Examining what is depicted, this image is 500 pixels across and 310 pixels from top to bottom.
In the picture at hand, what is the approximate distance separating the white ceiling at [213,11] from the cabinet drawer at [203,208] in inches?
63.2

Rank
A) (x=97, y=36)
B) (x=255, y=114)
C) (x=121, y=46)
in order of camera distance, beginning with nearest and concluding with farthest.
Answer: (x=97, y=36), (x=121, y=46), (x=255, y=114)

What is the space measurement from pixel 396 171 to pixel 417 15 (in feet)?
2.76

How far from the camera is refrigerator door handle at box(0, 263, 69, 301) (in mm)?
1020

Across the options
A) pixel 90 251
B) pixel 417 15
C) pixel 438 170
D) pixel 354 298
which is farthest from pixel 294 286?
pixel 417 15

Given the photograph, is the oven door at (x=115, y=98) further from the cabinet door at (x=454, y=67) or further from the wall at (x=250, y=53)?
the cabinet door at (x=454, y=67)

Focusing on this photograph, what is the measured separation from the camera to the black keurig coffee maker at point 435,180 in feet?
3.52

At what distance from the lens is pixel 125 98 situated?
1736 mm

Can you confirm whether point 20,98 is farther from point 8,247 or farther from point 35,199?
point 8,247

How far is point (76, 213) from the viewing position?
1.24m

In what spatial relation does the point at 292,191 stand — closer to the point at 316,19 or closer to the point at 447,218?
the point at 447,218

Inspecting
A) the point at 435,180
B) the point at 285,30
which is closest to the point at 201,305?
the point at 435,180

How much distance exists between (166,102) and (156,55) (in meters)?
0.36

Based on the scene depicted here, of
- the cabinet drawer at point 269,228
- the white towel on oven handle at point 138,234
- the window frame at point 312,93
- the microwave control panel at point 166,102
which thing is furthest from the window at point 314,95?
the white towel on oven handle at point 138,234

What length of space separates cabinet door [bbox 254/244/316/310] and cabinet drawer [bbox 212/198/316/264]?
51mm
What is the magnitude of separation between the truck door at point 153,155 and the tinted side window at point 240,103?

+--

#### Task to complete
Output the line that contains "Focusing on this", followed by every later line in the listing, with no line omitted and none added.

#### Response to the exercise
Focusing on this photograph, what is the measured separation from the camera to the black keurig coffee maker at point 435,180 in feet?
3.52

At what distance from the lens is pixel 125 98 situated?
1736 mm

Can you confirm whether point 20,98 is farther from point 8,247 or farther from point 35,199?
point 8,247

How far is point (76, 213) from the viewing position?
1.24m

In what spatial relation does the point at 292,191 stand — closer to the point at 316,19 or closer to the point at 447,218?
the point at 447,218

Inspecting
A) the point at 435,180
B) the point at 285,30
which is closest to the point at 201,305?
the point at 435,180

How much distance exists between (166,102) and (156,55) (in meters)?
0.36

Based on the scene depicted here, of
- the cabinet drawer at point 269,228
- the white towel on oven handle at point 138,234
- the window frame at point 312,93
- the microwave control panel at point 166,102
which thing is furthest from the window at point 314,95?
the white towel on oven handle at point 138,234

What length of space separates cabinet door [bbox 254/244/316/310] and cabinet drawer [bbox 212/198/316/264]?
51mm
What is the magnitude of separation between the truck door at point 153,155 and the tinted side window at point 240,103?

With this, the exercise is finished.